_Görev Tanımı_
Aşağıdaki anayasal gelişmeler metnini baştan sona, hiçbir harfini değiştirmeden aynen aktar.

_Verilen Metin_
━━━━━━━━

Anayasa Hukuku Konu Anlatımı

Son güncelleme: 05.09.2010 13:37
  • Aöf Adalet Bölümü Dersleri - Anayasal Gelişmeler - Anayasanın Temel Ilkeleri - Anayasa Tarihi - Osmanlı Anayasası1- TÜRKİYE'DE ANAYASAL GELİŞMELERE GENEL BAKIŞ VE 1961
    ANAYASASININ TEMEL NİTELİKLERİ


    I-OSMANLI İMPARATORLUĞU DÖNEMİ ve ANAYASAL GELİŞMELER
    Osmanlı İmparatorluğu'nun devlet yönetimi sistemi mutlak monarşiydi. Bütün devlet yetkileri padişahta toplanmıştı. Padişaha devlet yönetiminde yardımcı organlar (sadrazam, divan gibi) yetkilerini sadece padişahtan alıyorlardı. Osmanlı imparatorluğunda anayasal gelişmeler:

    1- Sened-i İttifak (1808) : Osmanlı İmparatorluğu'nda anayasal gelişmenin ilk adımı olarak 1808 tarihli Sened-i İttifak gösterilir. İmparatorluk bu belge ile ilk defa tebaasına karşı kendini sınırlamıştır. Sened-i İttifak anayasal gelişme bakımından önemli bir belge olmasına karşılık hükümlerinin uygulanmasını sağlayacak bir mekanizma getirmemiştir.

    2- Tanzimat Fermanı (1839) : Bu fermanda devletin bütün uyrukları için can ve mal güvenliği vaat edilmiş, vergi ve askerlik işlerinin düzene bağlanacağı söylenmiştir.

    3- Islahat Fermanı (1856) : 1839 Tanzimat Fermanında belirtilen vaatler doğrulanmış ve din farkı gözetilmeksizin bütün devlet uyruklarının eşit işlem görmesi ilkesi kabul edilmiştir.

━━━━━━━━

_Gösterilen Kayıtlar_
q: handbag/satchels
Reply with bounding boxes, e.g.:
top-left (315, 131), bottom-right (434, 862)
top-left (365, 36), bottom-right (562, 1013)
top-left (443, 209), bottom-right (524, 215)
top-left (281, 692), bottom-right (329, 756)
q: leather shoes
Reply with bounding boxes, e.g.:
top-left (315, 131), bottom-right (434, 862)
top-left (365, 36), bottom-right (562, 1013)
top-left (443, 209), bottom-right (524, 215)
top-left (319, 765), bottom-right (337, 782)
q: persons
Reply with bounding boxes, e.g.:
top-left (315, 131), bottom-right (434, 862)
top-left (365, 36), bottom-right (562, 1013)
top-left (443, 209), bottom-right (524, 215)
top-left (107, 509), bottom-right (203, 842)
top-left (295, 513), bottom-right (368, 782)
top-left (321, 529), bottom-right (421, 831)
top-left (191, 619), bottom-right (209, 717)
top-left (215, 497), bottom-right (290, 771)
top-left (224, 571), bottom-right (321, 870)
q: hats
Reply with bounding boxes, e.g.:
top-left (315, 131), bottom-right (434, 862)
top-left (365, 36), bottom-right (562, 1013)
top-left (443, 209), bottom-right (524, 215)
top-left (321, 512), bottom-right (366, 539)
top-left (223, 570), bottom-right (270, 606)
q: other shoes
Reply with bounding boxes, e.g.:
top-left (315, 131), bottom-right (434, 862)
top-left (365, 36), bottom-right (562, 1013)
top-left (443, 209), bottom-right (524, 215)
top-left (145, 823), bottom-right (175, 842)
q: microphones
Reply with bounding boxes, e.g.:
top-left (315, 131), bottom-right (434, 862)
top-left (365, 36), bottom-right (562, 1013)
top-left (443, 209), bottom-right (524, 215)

━━━━━━━━

_Doğru Yanıt_
Anayasa Hukuku Konu Anlatımı

Son güncelleme: 05.09.2010 13:37
  • Aöf Adalet Bölümü Dersleri - Anayasal Gelişmeler - Anayasanın Temel Ilkeleri - Anayasa Tarihi - Osmanlı Anayasası1- TÜRKİYE'DE ANAYASAL GELİŞMELERE GENEL BAKIŞ VE 1961
    ANAYASASININ TEMEL NİTELİKLERİ


    I-OSMANLI İMPARATORLUĞU DÖNEMİ ve ANAYASAL GELİŞMELER
    Osmanlı İmparatorluğu'nun devlet yönetimi sistemi mutlak monarşiydi. Bütün devlet yetkileri padişahta toplanmıştı. Padişaha devlet yönetiminde yardımcı organlar (sadrazam, divan gibi) yetkilerini sadece padişahtan alıyorlardı. Osmanlı imparatorluğunda anayasal gelişmeler:

    1- Sened-i İttifak (1808) : Osmanlı İmparatorluğu'nda anayasal gelişmenin ilk adımı olarak 1808 tarihli Sened-i İttifak gösterilir. İmparatorluk bu belge ile ilk defa tebaasına karşı kendini sınırlamıştır. Sened-i İttifak anayasal gelişme bakımından önemli bir belge olmasına karşılık hükümlerinin uygulanmasını sağlayacak bir mekanizma getirmemiştir.

    2- Tanzimat Fermanı (1839) : Bu fermanda devletin bütün uyrukları için can ve mal güvenliği vaat edilmiş, vergi ve askerlik işlerinin düzene bağlanacağı söylenmiştir.

    3- Islahat Fermanı (1856) : 1839 Tanzimat Fermanında belirtilen vaatler doğrulanmış ve din farkı gözetilmeksizin bütün devlet uyruklarının eşit işlem görmesi ilkesi kabul edilmiştir.